(Records shown):

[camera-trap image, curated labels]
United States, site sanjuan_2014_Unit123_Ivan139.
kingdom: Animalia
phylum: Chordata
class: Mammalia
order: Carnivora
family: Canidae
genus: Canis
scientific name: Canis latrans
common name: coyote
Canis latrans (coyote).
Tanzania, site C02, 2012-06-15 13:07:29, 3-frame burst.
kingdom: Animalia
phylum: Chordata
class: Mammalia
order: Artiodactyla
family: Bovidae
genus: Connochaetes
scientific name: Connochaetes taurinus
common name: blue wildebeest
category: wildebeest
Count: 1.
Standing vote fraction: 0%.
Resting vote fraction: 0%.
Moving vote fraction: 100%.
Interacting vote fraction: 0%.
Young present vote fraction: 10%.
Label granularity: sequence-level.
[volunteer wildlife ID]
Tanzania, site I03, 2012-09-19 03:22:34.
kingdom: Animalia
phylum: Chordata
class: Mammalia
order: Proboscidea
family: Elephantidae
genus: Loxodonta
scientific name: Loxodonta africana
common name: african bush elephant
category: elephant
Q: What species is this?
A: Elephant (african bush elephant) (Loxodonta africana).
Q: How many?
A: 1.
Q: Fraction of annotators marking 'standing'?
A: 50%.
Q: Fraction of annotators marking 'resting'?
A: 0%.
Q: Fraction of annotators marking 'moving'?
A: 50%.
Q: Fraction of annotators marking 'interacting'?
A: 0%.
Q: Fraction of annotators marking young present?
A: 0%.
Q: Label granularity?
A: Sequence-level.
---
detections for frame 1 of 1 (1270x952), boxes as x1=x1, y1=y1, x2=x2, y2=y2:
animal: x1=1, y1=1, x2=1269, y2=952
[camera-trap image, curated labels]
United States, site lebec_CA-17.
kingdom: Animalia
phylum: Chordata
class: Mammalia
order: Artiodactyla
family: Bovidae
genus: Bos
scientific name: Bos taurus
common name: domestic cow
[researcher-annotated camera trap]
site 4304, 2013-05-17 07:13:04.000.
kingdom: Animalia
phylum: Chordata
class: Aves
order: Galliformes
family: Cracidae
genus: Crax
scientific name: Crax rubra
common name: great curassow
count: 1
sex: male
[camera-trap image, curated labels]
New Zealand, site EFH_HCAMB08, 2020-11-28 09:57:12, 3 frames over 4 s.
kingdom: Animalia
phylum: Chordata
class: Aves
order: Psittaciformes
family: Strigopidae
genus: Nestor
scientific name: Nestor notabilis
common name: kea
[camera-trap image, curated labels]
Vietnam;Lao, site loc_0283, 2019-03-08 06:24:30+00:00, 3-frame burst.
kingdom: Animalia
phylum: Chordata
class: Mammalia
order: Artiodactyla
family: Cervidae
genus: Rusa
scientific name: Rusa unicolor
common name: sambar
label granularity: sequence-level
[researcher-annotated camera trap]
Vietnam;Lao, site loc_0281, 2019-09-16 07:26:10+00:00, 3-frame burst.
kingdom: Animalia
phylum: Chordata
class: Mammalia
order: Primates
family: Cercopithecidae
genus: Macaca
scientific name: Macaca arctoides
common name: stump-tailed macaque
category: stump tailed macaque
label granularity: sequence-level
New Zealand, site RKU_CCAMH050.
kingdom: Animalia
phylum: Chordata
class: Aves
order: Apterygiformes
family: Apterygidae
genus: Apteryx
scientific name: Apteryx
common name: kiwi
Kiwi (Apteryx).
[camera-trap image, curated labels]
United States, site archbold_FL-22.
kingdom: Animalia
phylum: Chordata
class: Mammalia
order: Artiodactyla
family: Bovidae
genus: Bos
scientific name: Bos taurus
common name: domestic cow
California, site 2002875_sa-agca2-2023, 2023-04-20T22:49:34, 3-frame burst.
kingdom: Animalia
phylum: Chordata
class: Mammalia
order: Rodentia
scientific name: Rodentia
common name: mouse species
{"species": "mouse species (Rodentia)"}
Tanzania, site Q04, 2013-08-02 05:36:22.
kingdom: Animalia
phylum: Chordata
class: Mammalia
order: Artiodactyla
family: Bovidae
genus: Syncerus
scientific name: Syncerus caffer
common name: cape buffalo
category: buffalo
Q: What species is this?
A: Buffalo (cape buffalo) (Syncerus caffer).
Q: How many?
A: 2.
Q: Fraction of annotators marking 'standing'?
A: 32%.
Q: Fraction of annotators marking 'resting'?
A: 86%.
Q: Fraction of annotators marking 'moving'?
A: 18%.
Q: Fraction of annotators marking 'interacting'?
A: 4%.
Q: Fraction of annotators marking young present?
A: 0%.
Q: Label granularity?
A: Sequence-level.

(What this task involves): Would you please repeat the entire listing above exactly?

(Written response):
[camera-trap image, curated labels]
United States, site sanjuan_2014_Unit123_Ivan139.
kingdom: Animalia
phylum: Chordata
class: Mammalia
order: Carnivora
family: Canidae
genus: Canis
scientific name: Canis latrans
common name: coyote
Canis latrans (coyote).
Tanzania, site C02, 2012-06-15 13:07:29, 3-frame burst.
kingdom: Animalia
phylum: Chordata
class: Mammalia
order: Artiodactyla
family: Bovidae
genus: Connochaetes
scientific name: Connochaetes taurinus
common name: blue wildebeest
category: wildebeest
Count: 1.
Standing vote fraction: 0%.
Resting vote fraction: 0%.
Moving vote fraction: 100%.
Interacting vote fraction: 0%.
Young present vote fraction: 10%.
Label granularity: sequence-level.
[volunteer wildlife ID]
Tanzania, site I03, 2012-09-19 03:22:34.
kingdom: Animalia
phylum: Chordata
class: Mammalia
order: Proboscidea
family: Elephantidae
genus: Loxodonta
scientific name: Loxodonta africana
common name: african bush elephant
category: elephant
Q: What species is this?
A: Elephant (african bush elephant) (Loxodonta africana).
Q: How many?
A: 1.
Q: Fraction of annotators marking 'standing'?
A: 50%.
Q: Fraction of annotators marking 'resting'?
A: 0%.
Q: Fraction of annotators marking 'moving'?
A: 50%.
Q: Fraction of annotators marking 'interacting'?
A: 0%.
Q: Fraction of annotators marking young present?
A: 0%.
Q: Label granularity?
A: Sequence-level.
---
detections for frame 1 of 1 (1270x952), boxes as x1=x1, y1=y1, x2=x2, y2=y2:
animal: x1=1, y1=1, x2=1269, y2=952
[camera-trap image, curated labels]
United States, site lebec_CA-17.
kingdom: Animalia
phylum: Chordata
class: Mammalia
order: Artiodactyla
family: Bovidae
genus: Bos
scientific name: Bos taurus
common name: domestic cow
[researcher-annotated camera trap]
site 4304, 2013-05-17 07:13:04.000.
kingdom: Animalia
phylum: Chordata
class: Aves
order: Galliformes
family: Cracidae
genus: Crax
scientific name: Crax rubra
common name: great curassow
count: 1
sex: male
[camera-trap image, curated labels]
New Zealand, site EFH_HCAMB08, 2020-11-28 09:57:12, 3 frames over 4 s.
kingdom: Animalia
phylum: Chordata
class: Aves
order: Psittaciformes
family: Strigopidae
genus: Nestor
scientific name: Nestor notabilis
common name: kea
[camera-trap image, curated labels]
Vietnam;Lao, site loc_0283, 2019-03-08 06:24:30+00:00, 3-frame burst.
kingdom: Animalia
phylum: Chordata
class: Mammalia
order: Artiodactyla
family: Cervidae
genus: Rusa
scientific name: Rusa unicolor
common name: sambar
label granularity: sequence-level
[researcher-annotated camera trap]
Vietnam;Lao, site loc_0281, 2019-09-16 07:26:10+00:00, 3-frame burst.
kingdom: Animalia
phylum: Chordata
class: Mammalia
order: Primates
family: Cercopithecidae
genus: Macaca
scientific name: Macaca arctoides
common name: stump-tailed macaque
category: stump tailed macaque
label granularity: sequence-level
New Zealand, site RKU_CCAMH050.
kingdom: Animalia
phylum: Chordata
class: Aves
order: Apterygiformes
family: Apterygidae
genus: Apteryx
scientific name: Apteryx
common name: kiwi
Kiwi (Apteryx).
[camera-trap image, curated labels]
United States, site archbold_FL-22.
kingdom: Animalia
phylum: Chordata
class: Mammalia
order: Artiodactyla
family: Bovidae
genus: Bos
scientific name: Bos taurus
common name: domestic cow
California, site 2002875_sa-agca2-2023, 2023-04-20T22:49:34, 3-frame burst.
kingdom: Animalia
phylum: Chordata
class: Mammalia
order: Rodentia
scientific name: Rodentia
common name: mouse species
{"species": "mouse species (Rodentia)"}
Tanzania, site Q04, 2013-08-02 05:36:22.
kingdom: Animalia
phylum: Chordata
class: Mammalia
order: Artiodactyla
family: Bovidae
genus: Syncerus
scientific name: Syncerus caffer
common name: cape buffalo
category: buffalo
Q: What species is this?
A: Buffalo (cape buffalo) (Syncerus caffer).
Q: How many?
A: 2.
Q: Fraction of annotators marking 'standing'?
A: 32%.
Q: Fraction of annotators marking 'resting'?
A: 86%.
Q: Fraction of annotators marking 'moving'?
A: 18%.
Q: Fraction of annotators marking 'interacting'?
A: 4%.
Q: Fraction of annotators marking young present?
A: 0%.
Q: Label granularity?
A: Sequence-level.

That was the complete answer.